Все лето, из вечера в вечер, без выходных, с наступлением темноты они начинают стучать, бросать по кольцу — и заняты этим до двух, до трех ночи. Три тоненькие фигурки в свете далекого фонаря. Они играют как заговорщики, молча, не перекуривают, не пьют пива. Молча. И свет фонаря перекрыт щитом, поэтому кольцо они толком видеть не могут.
Чьи они, почему они? С каждым днем я озадачиваюсь все сильнее, я даже сдерживаюсь, чтоб не сходить к ним, не вглядеться в них. Они что же, колдуют своим мячом? За здравие? За упокой?
— Наверное, не могут привыкнуть, — туманно говорит Иван Прохорович и укладывается спать. А я сажусь на кухне, для крепости переживаний включаю настольную лампу и погружаюсь в японский роман: «Не сговариваясь, они решили ничего не говорить Тэйноске, а с Таэко держаться так, будто ничего не произошло…» Восхитительно.
Мяч стучит как метроном, поздние прохожие, пробираясь между гаражами и школьной теплицей, ругают темень и самих себя. В ночной перспективе их слышно отчетливо, далеко, но голоса их звучат с какой-то лесной нежностью.
В два часа пополуночи я благоговейно закрываю книгу и говорю в распахнутое окно:
— Слава тебе, Господи, — Юкико просватали.
Тихо пробираюсь к дивану и, раскладывая по нему свое тяжелое, в наростах времени и огорчений тело, проникаюсь печалью. Ну вот, затянувшаяся юность Юкико закончилась. Каково ей становиться взрослой в тридцать три-то года? А через год Пирл-Харбор. Хорошо хотя бы то, что жить она будет в Осаке, а не в Хиросиме.
Беда, если я не усну до ухода мальчишек.
Полный мамой и солнцем, Иван Прохорович спит немо, самозабвенно, будто и нет его здесь. Луна осторожно засовывает кончик рожка в уголок окна. Мяч стучит как метроном.
2. Гладиолусы, люк, зеленый лед
Отважный, неутомимый, он пробегал по темени небоскребов, по кромкам плоских крыш и добровольно срывался на безумном сквозном просторе в пропасти над омутами очарованных нью-йоркских улиц.

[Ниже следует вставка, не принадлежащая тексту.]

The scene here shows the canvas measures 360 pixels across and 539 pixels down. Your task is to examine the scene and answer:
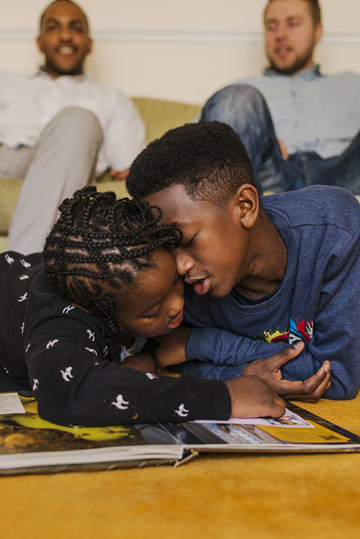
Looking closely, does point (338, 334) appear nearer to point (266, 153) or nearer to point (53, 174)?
point (266, 153)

В последний, погибельный миг человек-паук выпускал свои клейкие нити, триумфально зависая над бездной, — и дети превращались в сплошной птичий базар, бушующий под ярким солнцем.
Голова у меня стала кружиться сразу, вскоре к ней присоединился вздрагивающий желудок. Еще прыжок — и, бессмысленно проклиная киевские котлеты, «о, мати городов русских!», я уже пробирался в тылы, в темноту, за спасительный барьер между залом и входом. Ноги слушались плохо — я шел вялым, рыскающим шагом, заваливаясь вперед, и вскидывал подбородок, чтобы не упасть.